Comma-Free Design For Dna Words

In the January 2003 issue of Communications, a data-storing scheme that uses the DNA bases Adenine, Cytosine, Guanine, and Thymine (A, C, G, T) was demonstrated for several bacterial genomes [6]. To render this method practical and scalable, its data-coding procedure requires a more sophisticated design: first, sentinel sequences (DNA sequences marking the beginning and end of introduced sequences that are not innate to the host genome) must uniquely flank the information-bearing sequences. Thus, sentinels should not appear in the data region, irrespective of its contents. Multiple sentinels may be necessary as the amount of data increases because the DNA fragment length that can be safely embedded and maintained by current laboratory techniques is at most a few hundred base-pairs for each site. Second, artificial sequences for inscribing data require error-detecting mechanisms because DNA fragments retrieved from large genomes often contain errors like base substitutions and frame shifts. Since DNA sequences have no commas or spaces, frame synchronization, a property referred to as comma-freeness, is ideal for DNA code words [3].

Clearly, assigning all DNA-base triplets (4³=64 patterns from AAA to TTT) to some data characters (for example, ASCII), is not appropriate. For accurate information decoding, DNA words are designed as a comma-free, error-correcting code, thus they, their arbitrary concatenations and Watson-Crick complements (the opposite-directed strand in the DNA double helix) must be separated by a certain minimum distance.

While no systematic construction has been developed for a binary comma-free, error-correcting code of large minimum distance, for the quaternary DNA sequences there exists a simple construction, the template method [2]. In it, sequences are designed as a product of one binary template, denoted T, and any traditional error-correcting code of minimum distance d (d: positive integer). The template T is chosen so that it induces at least d mismatches between itself and subsequent patterns:

T^R TT^R T^RT TT T^RT^R

Here T^R denotes the reverse of T and is introduced to consider mismatches against complementary sequences. The resulting quaternary code inherits the properties of both binary words: any word pair induces at least d mismatches without block shift because of the error-correcting code, and with block shift or reversal because of the chosen template.

Consider the design of length-6 DNA code words. The template ‘110100’ induces at least two mismatches between itself and its concatenated patterns in all frames (see Figure 1). Its product with an error-correcting code of minimum distance 2 produces the DNA code words that keep this distance regardless of their concatenation (see Figure 2). A set of 32 length-6 words of minimum distance 2, constructed by adding one parity bit to all 5-bit patterns, produces 32 DNA code words—enough for the English alphabet.

The use of a fixed template yields additional biological advantages. A DNA molecule forms a double helix with its complementary strand with hydrogen bonds. Since the rate of this process (annealing) is governed by thermodynamics, the distribution of GC bases along the DNA strand determines the temperature at which annealing occurs (melting temperature) [5]. Therefore, when one template specifies the GC positions in all DNA code words, their melting temperatures become uniform, forcing uniform physical behavior on all code words in an experiment. The uniform GC arrangement also helps to distinguish information-bearing from genomic DNA.

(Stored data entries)
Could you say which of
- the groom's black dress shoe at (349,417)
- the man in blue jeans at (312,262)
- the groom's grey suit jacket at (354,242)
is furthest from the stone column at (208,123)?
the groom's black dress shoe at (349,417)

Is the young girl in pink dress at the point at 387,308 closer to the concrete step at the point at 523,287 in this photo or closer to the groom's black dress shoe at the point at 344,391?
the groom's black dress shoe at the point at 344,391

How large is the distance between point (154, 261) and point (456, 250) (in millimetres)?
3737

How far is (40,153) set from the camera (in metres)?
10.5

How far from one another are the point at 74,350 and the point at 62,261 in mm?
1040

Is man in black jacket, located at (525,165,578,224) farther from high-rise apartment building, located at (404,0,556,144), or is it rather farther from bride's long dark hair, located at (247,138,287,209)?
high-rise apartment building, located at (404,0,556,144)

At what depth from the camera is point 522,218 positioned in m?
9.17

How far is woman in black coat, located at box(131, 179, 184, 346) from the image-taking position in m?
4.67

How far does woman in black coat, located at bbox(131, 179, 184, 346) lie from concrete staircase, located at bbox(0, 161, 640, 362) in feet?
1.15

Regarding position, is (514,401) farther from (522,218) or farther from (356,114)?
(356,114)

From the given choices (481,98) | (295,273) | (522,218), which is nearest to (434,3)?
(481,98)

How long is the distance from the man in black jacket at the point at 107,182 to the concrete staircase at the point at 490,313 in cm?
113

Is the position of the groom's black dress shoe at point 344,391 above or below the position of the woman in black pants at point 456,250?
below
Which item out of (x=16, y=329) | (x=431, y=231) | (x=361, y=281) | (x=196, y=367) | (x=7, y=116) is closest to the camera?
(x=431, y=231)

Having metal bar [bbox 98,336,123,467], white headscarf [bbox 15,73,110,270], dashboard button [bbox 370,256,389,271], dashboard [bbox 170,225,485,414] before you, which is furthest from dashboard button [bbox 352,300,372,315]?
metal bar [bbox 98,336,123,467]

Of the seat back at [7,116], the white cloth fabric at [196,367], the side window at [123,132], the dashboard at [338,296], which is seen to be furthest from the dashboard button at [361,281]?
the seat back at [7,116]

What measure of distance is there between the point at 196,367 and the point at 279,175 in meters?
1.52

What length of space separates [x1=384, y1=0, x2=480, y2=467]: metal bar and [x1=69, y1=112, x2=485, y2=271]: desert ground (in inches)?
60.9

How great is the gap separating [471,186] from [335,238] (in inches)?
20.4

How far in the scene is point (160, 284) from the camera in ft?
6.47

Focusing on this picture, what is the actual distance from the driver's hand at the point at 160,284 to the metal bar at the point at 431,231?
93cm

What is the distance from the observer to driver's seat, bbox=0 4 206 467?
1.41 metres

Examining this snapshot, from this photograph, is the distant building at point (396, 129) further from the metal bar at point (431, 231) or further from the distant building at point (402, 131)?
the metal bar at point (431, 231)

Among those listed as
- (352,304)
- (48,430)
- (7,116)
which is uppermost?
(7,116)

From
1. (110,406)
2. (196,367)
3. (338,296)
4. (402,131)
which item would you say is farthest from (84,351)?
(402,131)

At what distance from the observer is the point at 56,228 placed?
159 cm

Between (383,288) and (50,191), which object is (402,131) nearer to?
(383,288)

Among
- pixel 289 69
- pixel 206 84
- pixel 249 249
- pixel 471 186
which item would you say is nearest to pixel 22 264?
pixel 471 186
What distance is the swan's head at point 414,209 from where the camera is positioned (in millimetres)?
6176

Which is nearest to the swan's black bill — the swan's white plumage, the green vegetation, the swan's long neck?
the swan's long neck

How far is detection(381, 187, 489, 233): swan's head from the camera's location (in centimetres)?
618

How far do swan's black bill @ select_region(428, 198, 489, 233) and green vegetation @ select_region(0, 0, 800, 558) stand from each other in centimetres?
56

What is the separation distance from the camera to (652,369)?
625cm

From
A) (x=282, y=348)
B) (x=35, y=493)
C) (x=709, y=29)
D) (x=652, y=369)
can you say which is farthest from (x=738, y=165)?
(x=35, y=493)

Assigned task: Print the stretch of the comma-free DNA text from "Consider the design" through "the English alphabet.". These data were drawn from a source separate from the text.

Answer for the task:
Consider the design of length-6 DNA code words. The template ‘110100’ induces at least two mismatches between itself and its concatenated patterns in all frames (see Figure 1). Its product with an error-correcting code of minimum distance 2 produces the DNA code words that keep this distance regardless of their concatenation (see Figure 2). A set of 32 length-6 words of minimum distance 2, constructed by adding one parity bit to all 5-bit patterns, produces 32 DNA code words—enough for the English alphabet.